Невыученные уроки он разменивал на античные камеи, в зале которых несла свой пост бабушка. Школьными пирожками за пять копеек тайком делился с почтенными эрмитажевскими котами, кормить которых строжайше запрещалось – иначе не будут нести свою службу и ловить мышей, ради чего невзрачных с виду усатых-полосатых и держали в сокровищнице мирового искусства. Так и проходило детство.
Для юношеских страданий он выбрал себе вполне подходящее место – не включенную в официальную туристическую программу Новую Голландию с ее знаменитой терзиниевой аркой, через которую, если верить историкам архитектуры, в Россию вошел классицизм. Но в ту пору Андрею было не до арок и не до классицизма. Заросший таинственный остров в пяти минутах ходьбы от дома манил именно внешней запущенностью и вмененной принадлежностью к министерству обороны недоступностью, которую любому нормальному ленинградскому мальчишке западло было не преодолеть.
Вместе с дворовыми приятелями он устраивал негласные турниры – кто отыщет больше лазеек в засекреченный военный объект. И мальчишкам открывался величайший из секретов непобедимой и легендарной – а именно, что никаких секретов-то и нет. И при элементарной доле смекалки пробраться на «строго охраняемую территорию» может любой.
Новая Голландия стала для мальчиков с Почтамтской сталкеровской зоной. У каждого был свой путь. По хрупкости комплекции Андрей сначала умудрялся пролезать в чуть раздвинутые прутья ограждения со стороны невзрачной набережной Адмиралтейского канала, пока однажды, не рассчитав нормальное увеличение своей комплекции, не застрял, как выбирающийся из норы Кролика Вини Пух. Еще несколько минут, и не слишком активная военная охрана все же отправилась бы в обход секретного объекта и обнаружила бы лазутчика.
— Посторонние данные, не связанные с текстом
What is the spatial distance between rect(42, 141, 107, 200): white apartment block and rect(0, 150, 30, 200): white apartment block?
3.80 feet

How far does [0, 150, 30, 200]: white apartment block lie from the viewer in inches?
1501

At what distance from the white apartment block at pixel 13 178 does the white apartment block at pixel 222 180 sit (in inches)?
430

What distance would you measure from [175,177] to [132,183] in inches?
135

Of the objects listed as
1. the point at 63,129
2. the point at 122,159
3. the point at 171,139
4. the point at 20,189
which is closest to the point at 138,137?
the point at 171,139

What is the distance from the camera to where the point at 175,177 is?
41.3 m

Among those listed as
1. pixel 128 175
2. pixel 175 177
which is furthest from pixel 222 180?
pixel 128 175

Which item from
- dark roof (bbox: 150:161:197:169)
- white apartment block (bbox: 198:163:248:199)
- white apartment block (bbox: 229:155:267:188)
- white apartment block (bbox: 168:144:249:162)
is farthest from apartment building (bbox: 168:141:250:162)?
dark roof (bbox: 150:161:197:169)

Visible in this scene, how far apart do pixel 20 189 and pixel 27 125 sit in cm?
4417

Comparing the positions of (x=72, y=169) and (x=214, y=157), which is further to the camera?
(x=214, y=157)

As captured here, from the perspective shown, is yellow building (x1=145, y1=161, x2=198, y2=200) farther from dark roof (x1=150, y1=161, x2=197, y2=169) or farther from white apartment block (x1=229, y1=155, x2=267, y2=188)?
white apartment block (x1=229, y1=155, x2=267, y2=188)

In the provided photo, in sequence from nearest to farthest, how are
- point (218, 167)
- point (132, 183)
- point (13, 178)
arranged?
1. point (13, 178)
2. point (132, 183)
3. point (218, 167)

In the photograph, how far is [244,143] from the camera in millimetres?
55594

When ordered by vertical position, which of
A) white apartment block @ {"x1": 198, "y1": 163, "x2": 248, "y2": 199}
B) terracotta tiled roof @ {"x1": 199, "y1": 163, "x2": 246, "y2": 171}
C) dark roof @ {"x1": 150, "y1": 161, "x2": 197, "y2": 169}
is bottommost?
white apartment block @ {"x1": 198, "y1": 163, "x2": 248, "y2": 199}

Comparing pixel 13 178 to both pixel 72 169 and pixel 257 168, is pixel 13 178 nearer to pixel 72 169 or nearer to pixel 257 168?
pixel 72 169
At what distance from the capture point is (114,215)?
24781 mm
Последствия такого обнаружения на рубеже восьмидесятых были непредсказуемы – международная напряженность, ввод войск в Афганистан, происки империалистов…
Кто знает, чем в тот раз закончилось бы для Андрея невинное мальчишеское соревнование. Как минимум исполнение интернационального долга ему, призывнику, было бы обеспечено. Но друзья, успевшие добраться на заданный угол Мойки и Крюкова канала и соскучиться, не обнаружив там проигравшего соперника, отправились на его поиски.
Вытащить Андрюшку двум его приятелям не удалось. Пришлось бежать в соседнюю школу за сторожем, который, ворча и посылая «всю эту Голландию, хоть старую, хоть Новую», ко всякой матери, поднатужился и смог чуть раздвинуть металлический прут, а приятели, прикусив губы, чтоб не заорать от напряжения, тащили Андрея. Рубашка с олимпийским мишкой на карманчике порвалась, болели содранные о металлические прутья бока. Все тот же сторож нещадно залил ссадины недопитым портвейном: «Не спирт, но один черт – дезинфекция!», а мама с ужасом принюхивалась, чем это от мальчика пахнет.